Rachel Greenspan, connections supervisor, social, VMLY&R
Step one: figure out what your brand wants to do and say. Step two: find out who you’re trying to say those things to. Step three: find those people on the internet. Step four: join them where they already are. It’s as simple as that. You’re not going to force people on to platforms they don’t want to be on, and you’re not going to meaningfully interrupt someone’s internet usage if they don’t want to see you there.
You have to align all of those things before making the decision of where it makes the most sense to invest.
Robbie Murch, founder, Bump
We’ve got a five-step process – the ‘community marketing blueprint.’ You’ve got to recognize that, as a brand, you’re contributing as a corporation; you’ve got to contribute to that community through an economy.
Number one is to gain a nuanced understanding of the group; do your research and find out who they are.
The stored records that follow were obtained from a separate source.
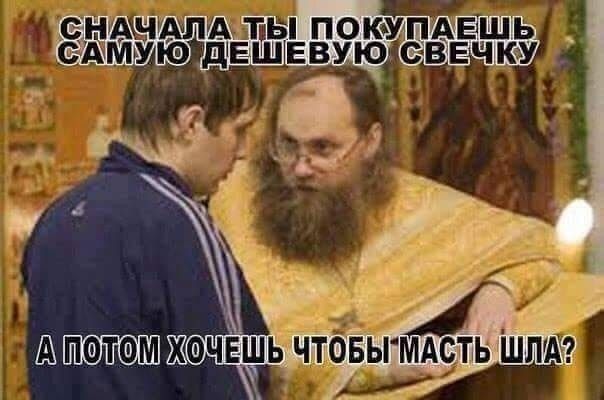 СНАЧАЛА ТЫ ПОКУПАЕШЬ САМУЮ ДЕШЕВУЮ СВЕЧКУ А ПОТОМ ХОЧЕШЬ ЧТОБЫ МАСТЬ ШЛА?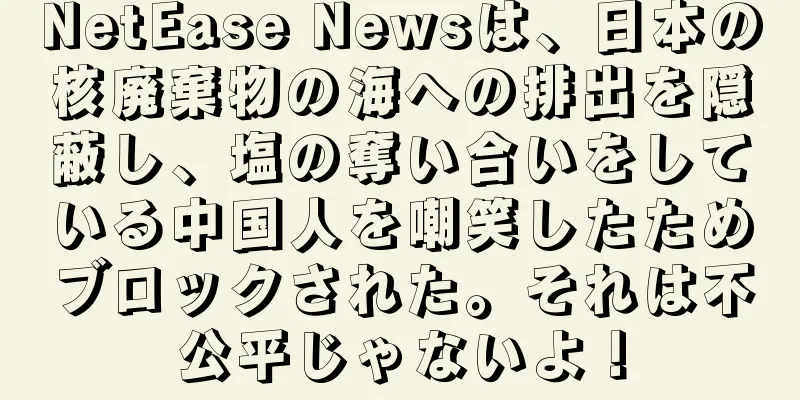 NetEase Newsは、日本の核廃棄物の海への排出を隠蔽し、塩の奪い合いをしている中国人を嘲笑したためブロックされた。それは不公平じゃないよ！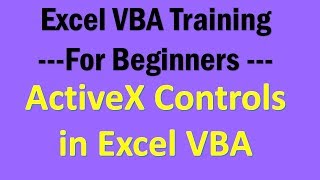 Excel VBA Tutorial 14 Active X Controls in Excel VBA [upl. by Hollerman]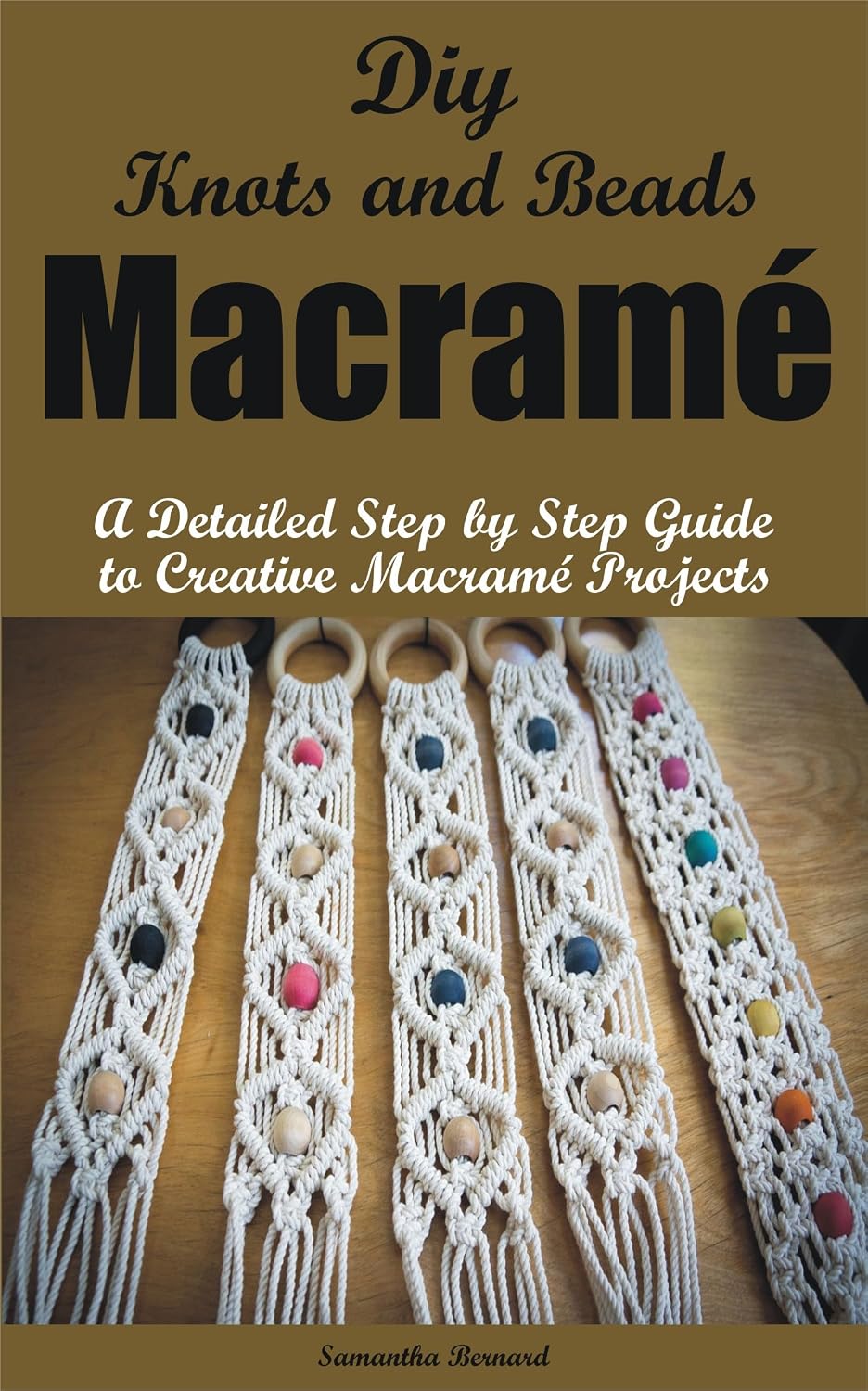 ler totalmente Diy Knots and Beads macramé: A Detailed Step by Step Guide to Creative Macramé Projects (English Edition)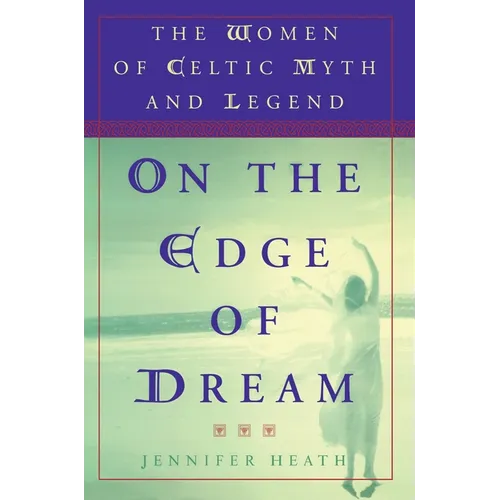On the Edge of a Dream: The Women of Celtic Myth and Legend - Paperback
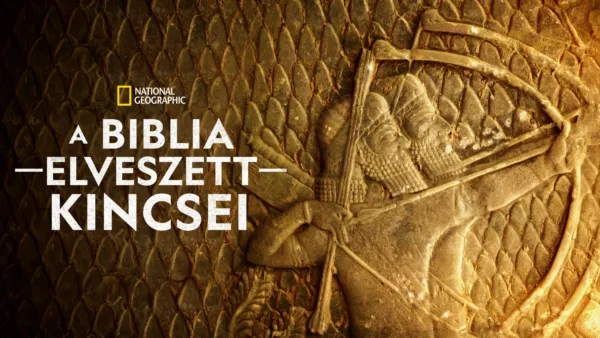 thumbnail - A Biblia elveszett kincsei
Two, get community leaders to co-sign; get the most important representative ambassadors to back your campaign and make sure that you can provide value for everyone within it. Three, get them to co-deliver it; don’t just involve them in the strategy, but also deliver the whole campaign. Four, find long-time allies, not short-term sponsors. No one likes a flash in the pan; you’ll look like a cash grab – too often in music, for example, alcohol brands do this with no long-term understanding of what they’re talking about. Finally, iterate: do it again and again to show you’ve actually got skin in the game. Otherwise no one’s going to take you seriously.